Sunday, September 13, 2009

Pinapple Coconut Angel food cake

Tonight we had this YUMMY treat plus its just about 140 Cals

1 box angel food cake mix(dont add water)
1 can crushed pinapple(do not drain)
mix together

Pour into 9x13 dish(do not grease)

Bake 350 for 20 minutes. We had to bake it for like 35-40 minutes.

Let cool and add cool whip and toasted coconut on top.

Friday, September 11, 2009

Raspberry Glaze Chicken

I just tried this recipe tonight, and it was so easy and quite yummy!

1 lb of boneless, skinless chicken; cut into 4 pieces
2 T. butter or margarine
1/2 c. Diet Mountain Dew, divided
1/4 c. sugarless raspberry preserve

Melt the butter in large skillet. Brown the chicken on both sides. Turn down heat.

Reserve 1 T. of Diet Mountain Dew and pour the rest of the soda over the chicken. Simmer on low for 15 minutes.

Stir in the 1 T. of soda with the raspberry preserve and pour over the chicken and simmer until warmed.

I served it with brown rice, steamed carrots, corn on the cob and a side dish of fresh raspberries. YUM!

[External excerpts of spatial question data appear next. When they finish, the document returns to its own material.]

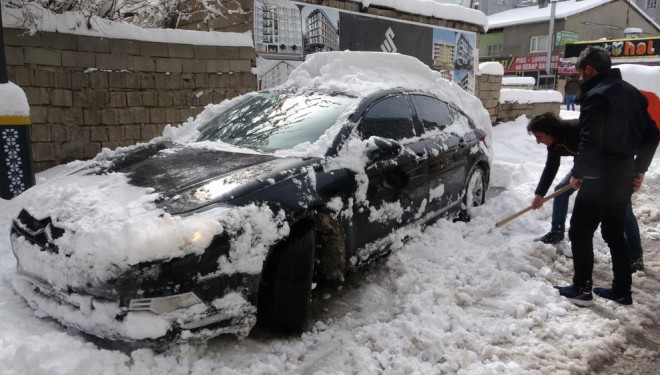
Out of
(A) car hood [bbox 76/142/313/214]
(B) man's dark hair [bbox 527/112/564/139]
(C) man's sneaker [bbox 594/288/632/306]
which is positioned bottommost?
(C) man's sneaker [bbox 594/288/632/306]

Wednesday, September 9, 2009

Sweet Potato, Carrot & Apple Gratin

4 Cups water
1 Cup thinly sliced carrot
3 Cups cubed peeled sweet potato
1-1/2 Cups diced peeled apple
1/4 Cup dried cranberries
1/3 Cup orange juice
1 1/2 Tbls brown sugar
1/4 teas. pepper
1/4 teas. salt
3/4 Cup cheddar cheese

Preheat oven to 375. Combine sweet potato and carrot in sauce pan with water. Boil, cover and reduce heat to simmer and cook 4 miutes or until tender. Drain well. Combine sweet potato mixture with apples and cranberries. Mix orange juice, brown sugar, pepper and salt together in a small bowl. Add to sweet potato, apple and cranberries -mix well. Spoon into greased baking dish and bake for 25 minutes. Sprinkle with cheese and bake an additional 10 minutes or until cheese melts.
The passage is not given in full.